Monsieur Poupart-Lafarge, vous avez été entendu par la commission des affaires économiques de l'Assemblée nationale le 11 octobre dernier, et la même semaine par la commission homologue du Sénat. Depuis lors, Alstom a connu de nouveaux événements. Nous reviendrons, au cours de cette audition, sur la cession de la branche « Énergie » du groupe à General Electric (GE) à la suite de l'accord conclu en novembre 2014.
Pourquoi ce qui n'a pas été possible en 2014, c'est-à-dire un rachat croisé – les activités Transport étant regroupées chez Alstom, les activités Énergie chez Siemens – l'est aujourd'hui ? M. Kron déclarait à l'époque que ce rapprochement « serait néfaste aux salariés, aux clients et aux actionnaires ! ». Avait-il tort à ce point ?

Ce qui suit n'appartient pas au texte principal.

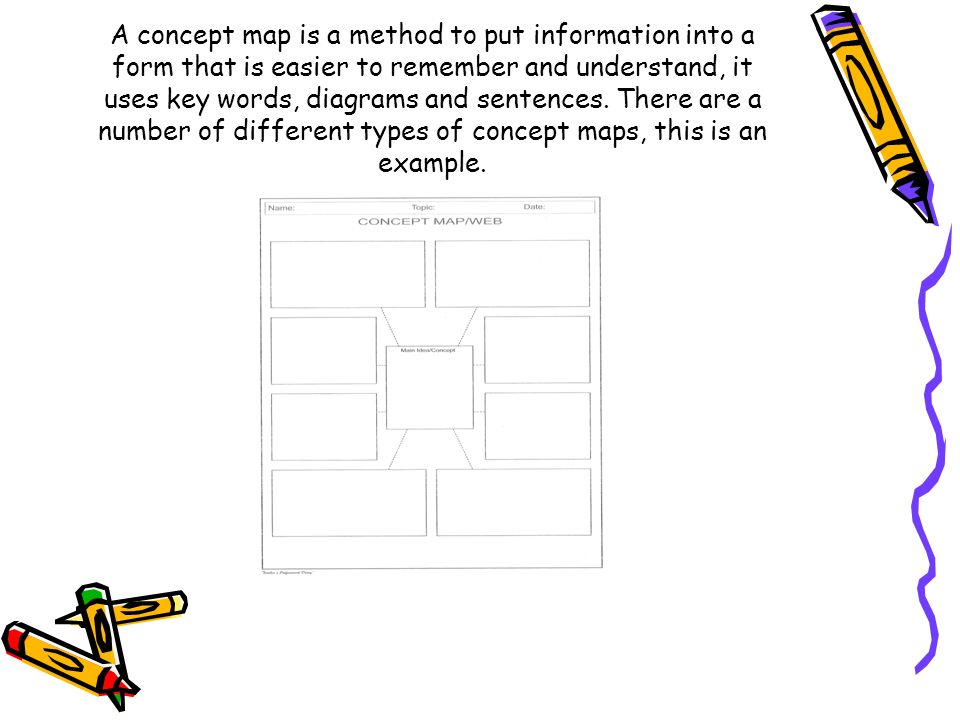 A concept map is a method to put information into a form that is easier to remember and understand, it uses key words, diagrams and sentences.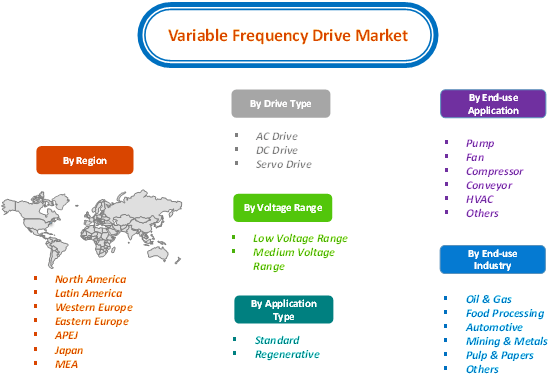 Variable Frequency Drive Vfd Market Global Industry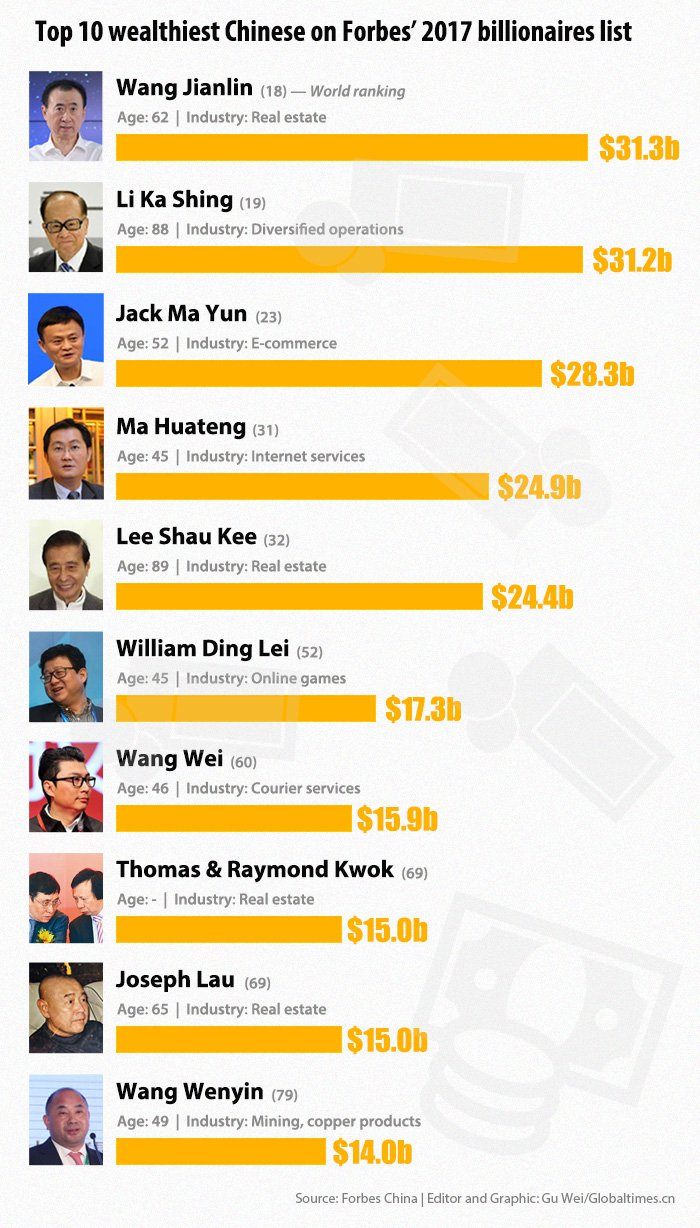 Forbes list of celebrity billionaires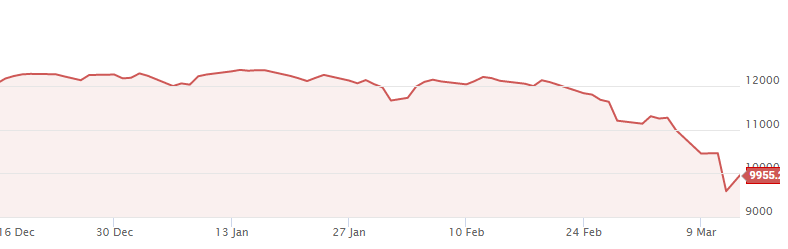 NIFTY Fell By ~25% in 15 Trading Sessions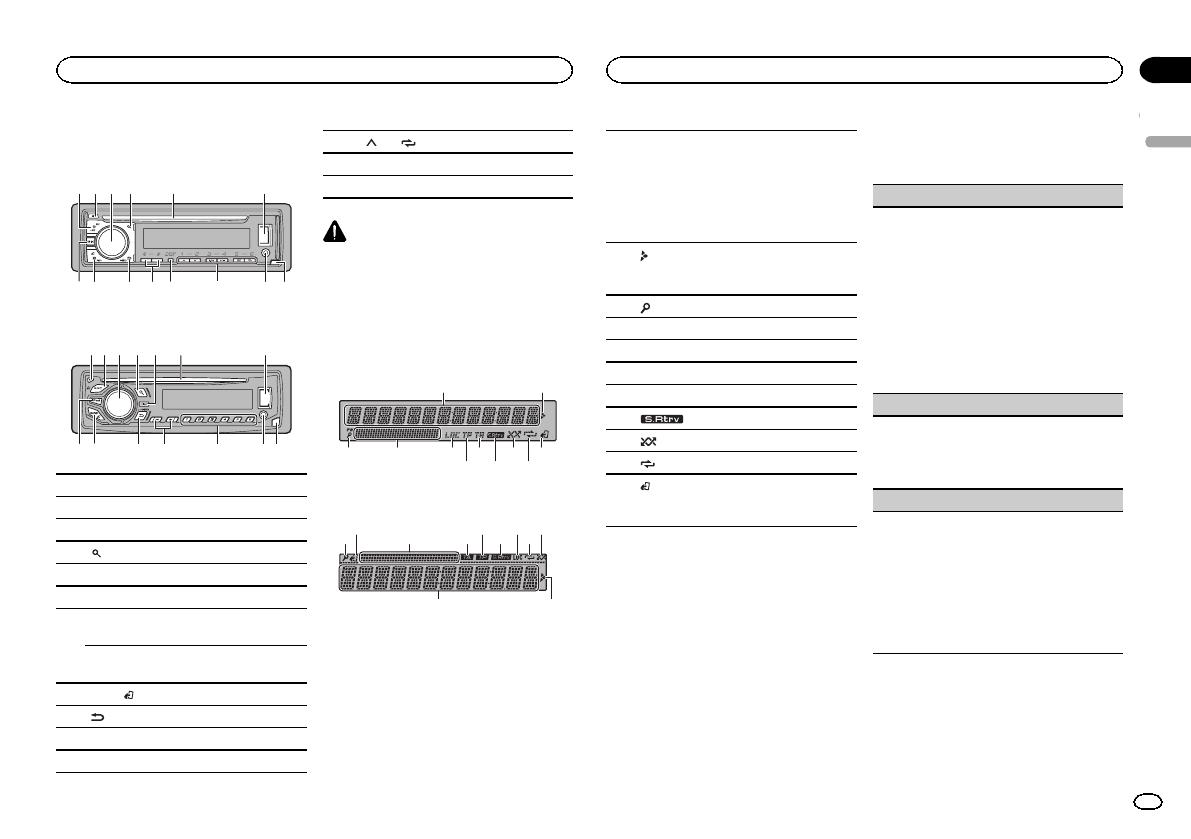 deh wiring diagram pioneer x3600ui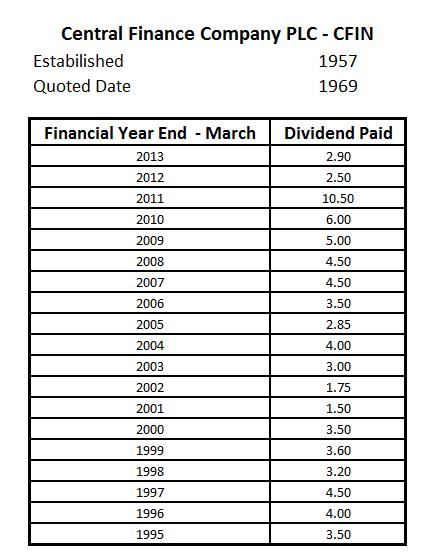 Stock Market Calendar - Page 17 Cfin11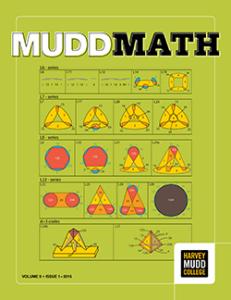 Cover of 2015 MuddMath Newsletter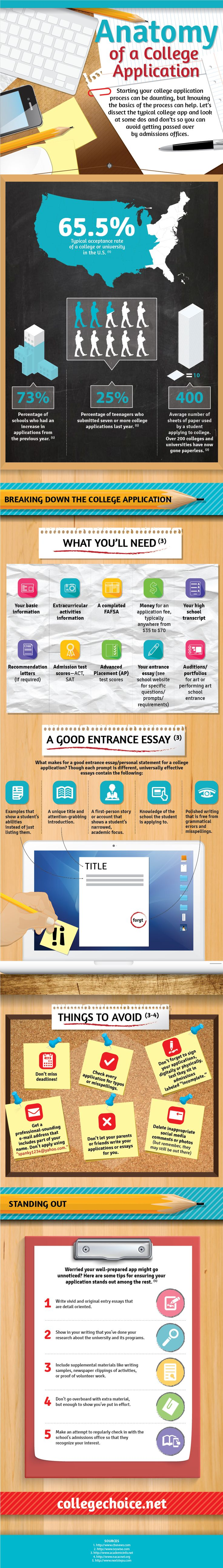 best ideas about college application essay here is a great infographic from our friends at college choice check out the infographic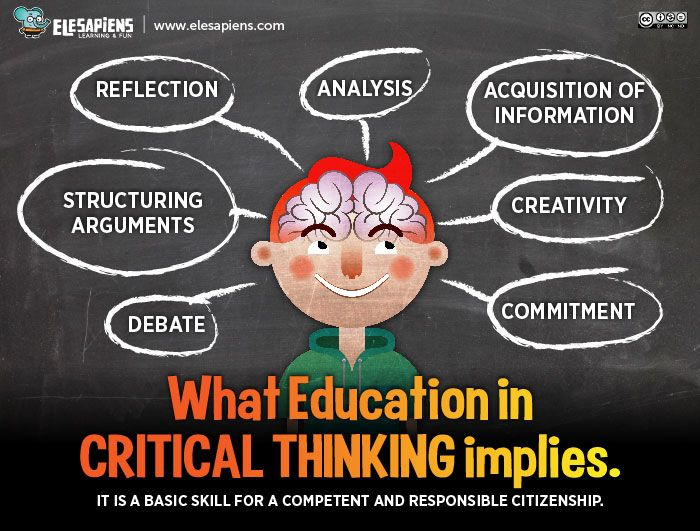 critical thinking learning theory Teachers' use of theoretical frames for instructional planning: critical and constructivist theories critical thinking shifts learning theories as.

Cette audition devrait aussi nous permettre de connaître le résultat financier net réel de cette opération. Alors que l'accord avait été conclu pour 12,35 milliards d'euros, il semble que GE n'ait pas eu à décaisser cette somme : Alstom n'aurait reçu en tout et pour tout qu'un peu plus de 7 milliards d'euros. Pourriez-vous préciser ces chiffres ? Il faut rappeler qu'Alstom a dû contribuer au capital des trois joint-ventures à hauteur de 2,6 milliards d'euros, qu'en outre un peu plus de 1,9 milliard d'euros de trésorerie a été affecté aux nouvelles activités de GE en France, et que l'amende d'un peu plus de 700 millions de dollars à payer au Trésor américain a finalement été réglée par Alstom. Il nous intéresse donc de connaître précisément le montant effectivement encaissé par Alstom.

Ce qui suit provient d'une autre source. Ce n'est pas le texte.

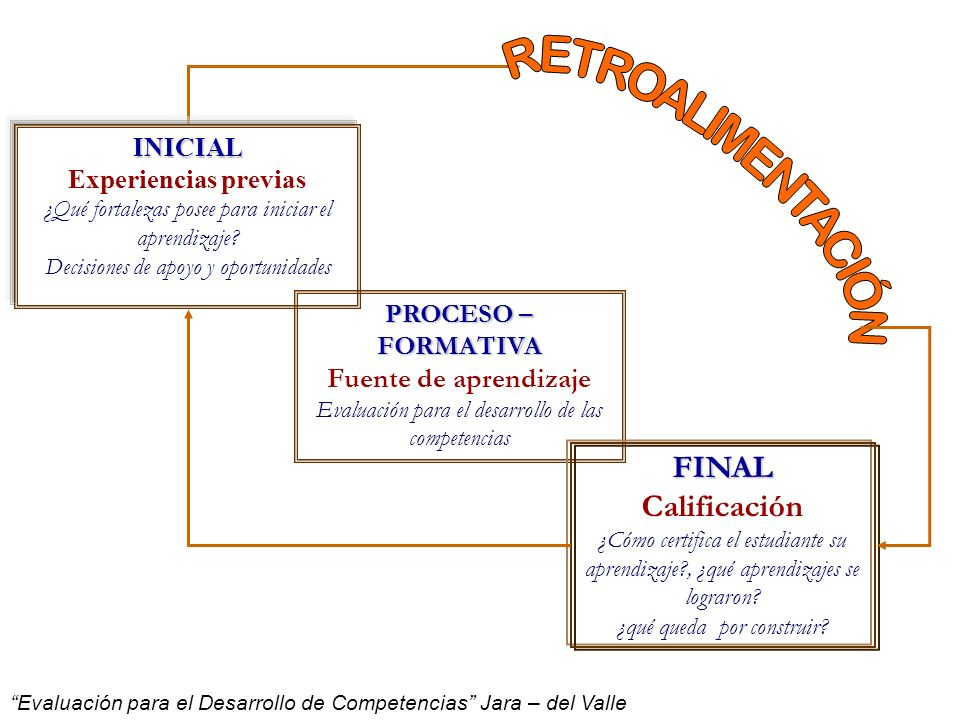 RETROALIMENTACIÓN FINAL Calificación Fuente de aprendizaje INICIAL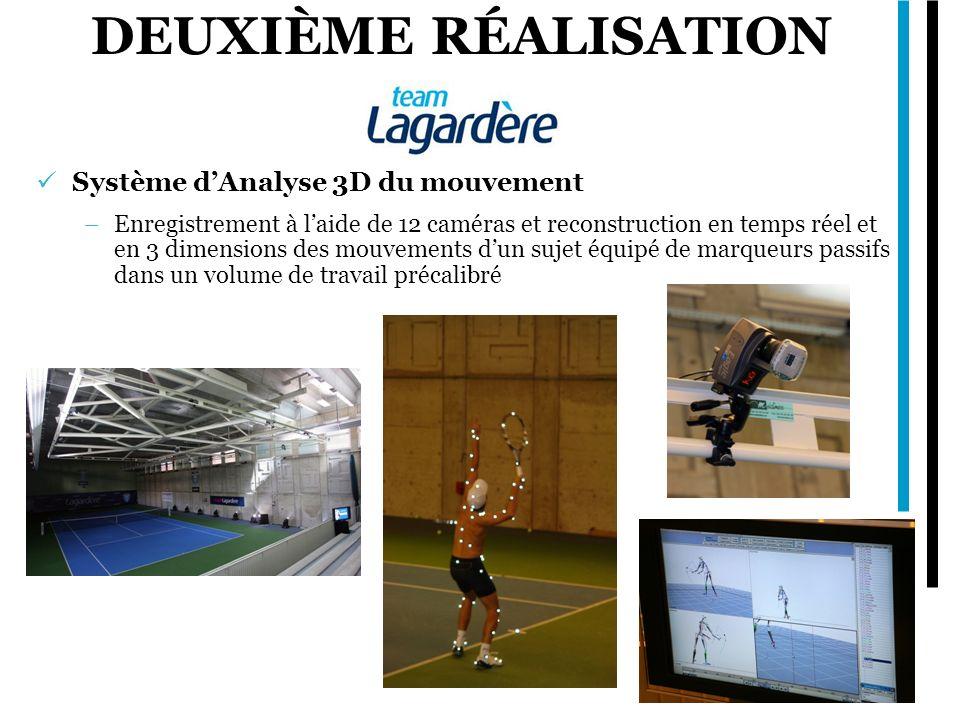 DEUXIÈME RÉALISATION Système dAnalyse 3D du mouvement –Enregistrement à laide de 12 caméras et reconstruction en temps réel et en 3 dimensions des mou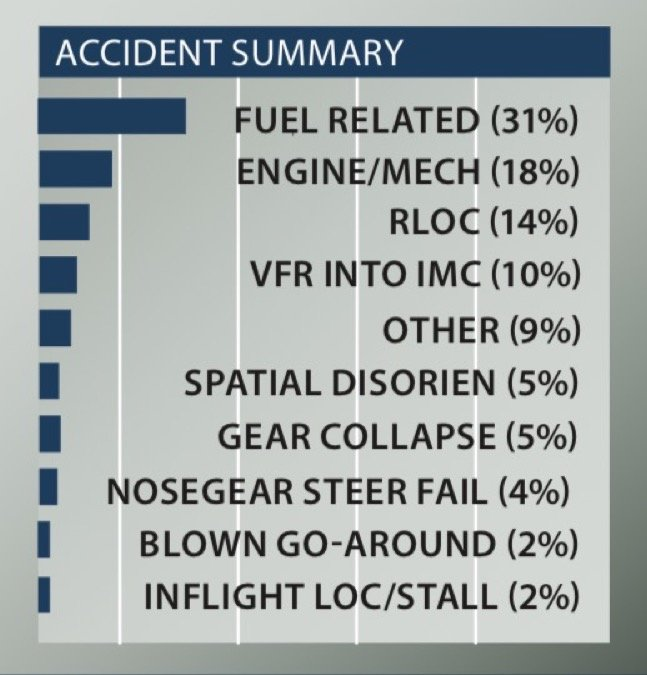 Accident summary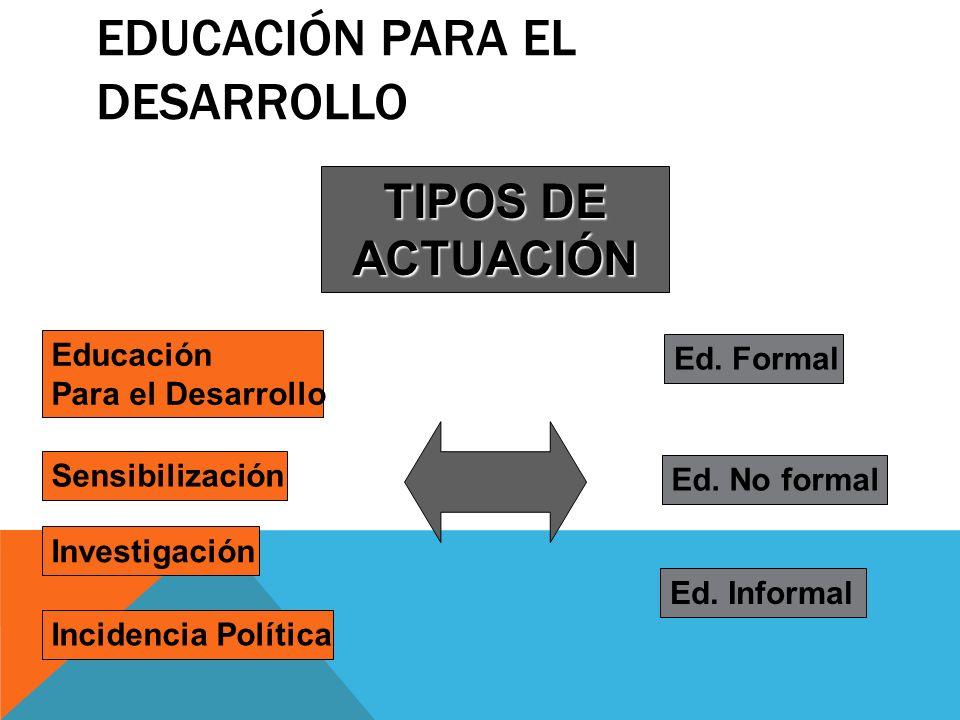 EDUCACIÓN PARA EL DESARROLLO TIPOS DE ACTUACIÓN Educación Para el Desarrollo Sensibilización Investigación Incidencia Política Ed. Formal Ed. Informal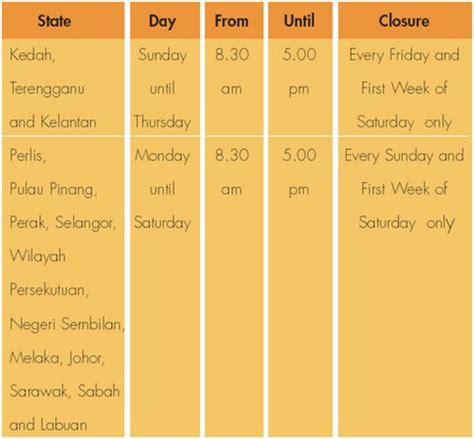 What Time Does Post Office Open by Pos Malaysia Opening Hours Pos Malaysia Operating Days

Nous souhaitons également vous entendre nous parler du management depuis lors et des perspectives des trois joint-ventures résultant de cet accord. En 2014, l'opération envisagée était un partenariat à 50-50, moins une action. Trois ans plus tard, on n'a pas le sentiment de la même implication d'Alstom dans ces co-entreprises : c'est le groupe GE qui prend les décisions de gouvernance et les décisions opérationnelles, et l'on prête à Alstom des intentions de revente ; Paris bruit de rumeurs sur de potentiels acquéreurs chinois. Nous aimerions connaître précisément vos intentions à ce sujet.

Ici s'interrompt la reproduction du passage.